--- BEGIN ---

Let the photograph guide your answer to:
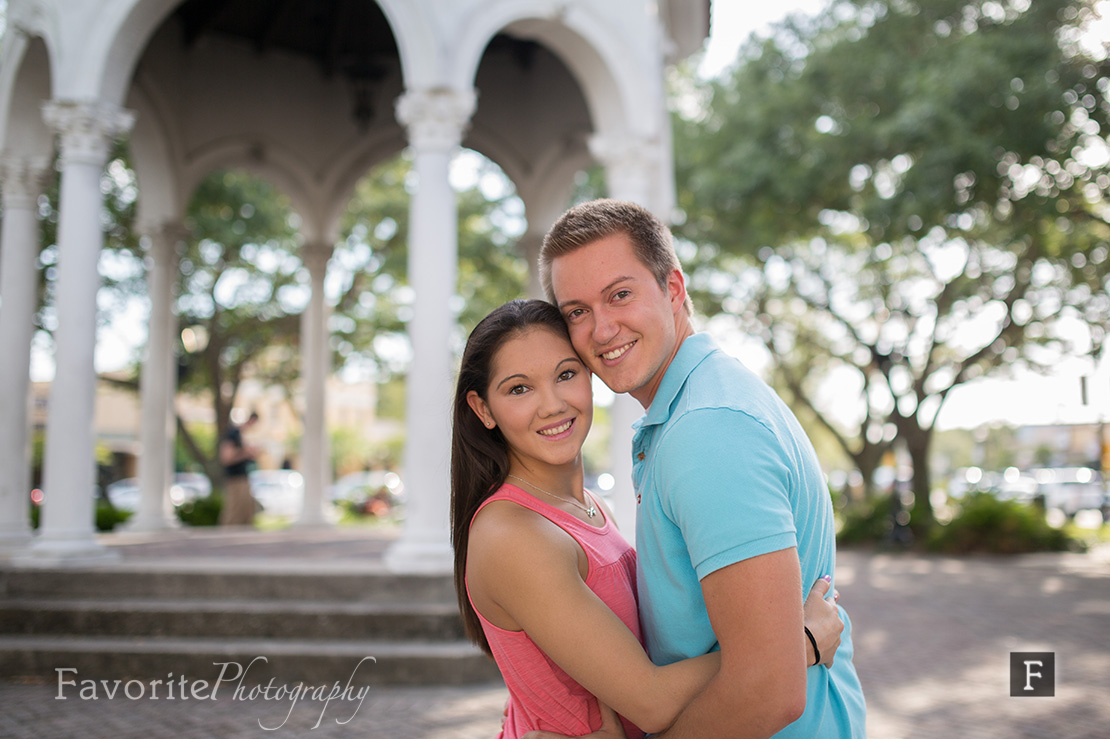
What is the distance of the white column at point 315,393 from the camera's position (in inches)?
513

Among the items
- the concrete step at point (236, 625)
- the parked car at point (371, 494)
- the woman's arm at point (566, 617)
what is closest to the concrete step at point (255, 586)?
the concrete step at point (236, 625)

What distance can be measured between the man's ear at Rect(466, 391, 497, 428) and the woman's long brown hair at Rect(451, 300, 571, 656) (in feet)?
0.04

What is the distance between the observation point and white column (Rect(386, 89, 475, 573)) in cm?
746


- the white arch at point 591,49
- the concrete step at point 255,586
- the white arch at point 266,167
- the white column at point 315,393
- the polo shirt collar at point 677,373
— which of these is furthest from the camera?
the white column at point 315,393

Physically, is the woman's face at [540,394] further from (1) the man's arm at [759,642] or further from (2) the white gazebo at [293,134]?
(2) the white gazebo at [293,134]

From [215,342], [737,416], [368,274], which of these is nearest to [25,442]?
[737,416]

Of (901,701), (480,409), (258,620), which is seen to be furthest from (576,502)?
(258,620)

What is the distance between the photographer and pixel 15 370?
8586 millimetres

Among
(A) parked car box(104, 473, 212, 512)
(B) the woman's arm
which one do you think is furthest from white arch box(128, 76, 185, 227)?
(A) parked car box(104, 473, 212, 512)

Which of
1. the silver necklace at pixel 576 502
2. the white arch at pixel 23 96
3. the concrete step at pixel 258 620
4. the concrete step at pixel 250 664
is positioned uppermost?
the white arch at pixel 23 96

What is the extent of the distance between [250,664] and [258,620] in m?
0.50

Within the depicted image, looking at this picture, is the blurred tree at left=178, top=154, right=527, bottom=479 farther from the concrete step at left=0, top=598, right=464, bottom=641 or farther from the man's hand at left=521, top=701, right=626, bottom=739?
the man's hand at left=521, top=701, right=626, bottom=739

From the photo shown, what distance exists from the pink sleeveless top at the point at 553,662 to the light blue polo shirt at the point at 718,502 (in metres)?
0.10

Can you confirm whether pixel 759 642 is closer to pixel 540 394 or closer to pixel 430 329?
pixel 540 394
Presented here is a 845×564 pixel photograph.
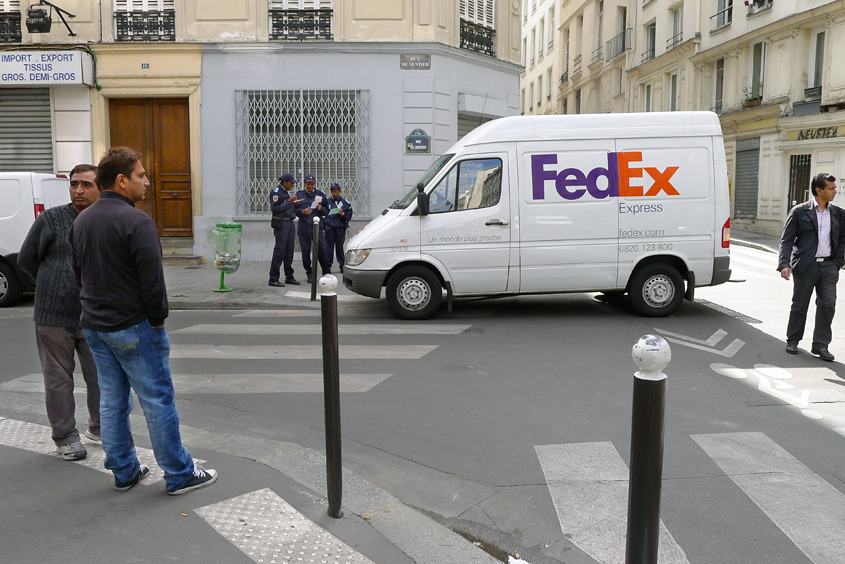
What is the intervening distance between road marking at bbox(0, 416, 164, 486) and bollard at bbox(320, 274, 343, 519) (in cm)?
109

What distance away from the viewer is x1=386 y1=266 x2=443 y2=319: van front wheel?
9.07 meters

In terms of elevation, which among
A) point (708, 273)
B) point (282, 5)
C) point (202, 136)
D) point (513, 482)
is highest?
point (282, 5)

--- END ---

• [AIM OF THE EXERCISE] Update the rows from the line with "Among the items" up to and including the line with "8586 millimetres", replacing "observation point" with "camera position" and leaving everything else unchanged.

• [WRITTEN ANSWER]
Among the items
- the concrete step at point (236, 625)
- the parked car at point (371, 494)
- the woman's arm at point (566, 617)
what is closest to the concrete step at point (255, 586)?
the concrete step at point (236, 625)

What distance can be measured between the man's ear at Rect(466, 391, 497, 428) and the woman's long brown hair at Rect(451, 300, 571, 656) (in feet)?
0.04

What is the distance between the camera position and white column (Rect(386, 89, 475, 573)) in cm?
746


- the white arch at point 591,49
- the concrete step at point 255,586
- the white arch at point 266,167
- the white column at point 315,393
- the polo shirt collar at point 677,373
— which of these is furthest from the camera?
the white column at point 315,393

Physically, is the woman's face at [540,394] further from (1) the man's arm at [759,642] or further from (2) the white gazebo at [293,134]?
(2) the white gazebo at [293,134]

From [215,342], [737,416], [368,274], which of these is nearest to [25,442]?
[737,416]

Of (901,701), (480,409), (258,620), which is seen to be furthest from (576,502)?
(258,620)

What is the distance between the photographer and pixel 15 370?
8586 millimetres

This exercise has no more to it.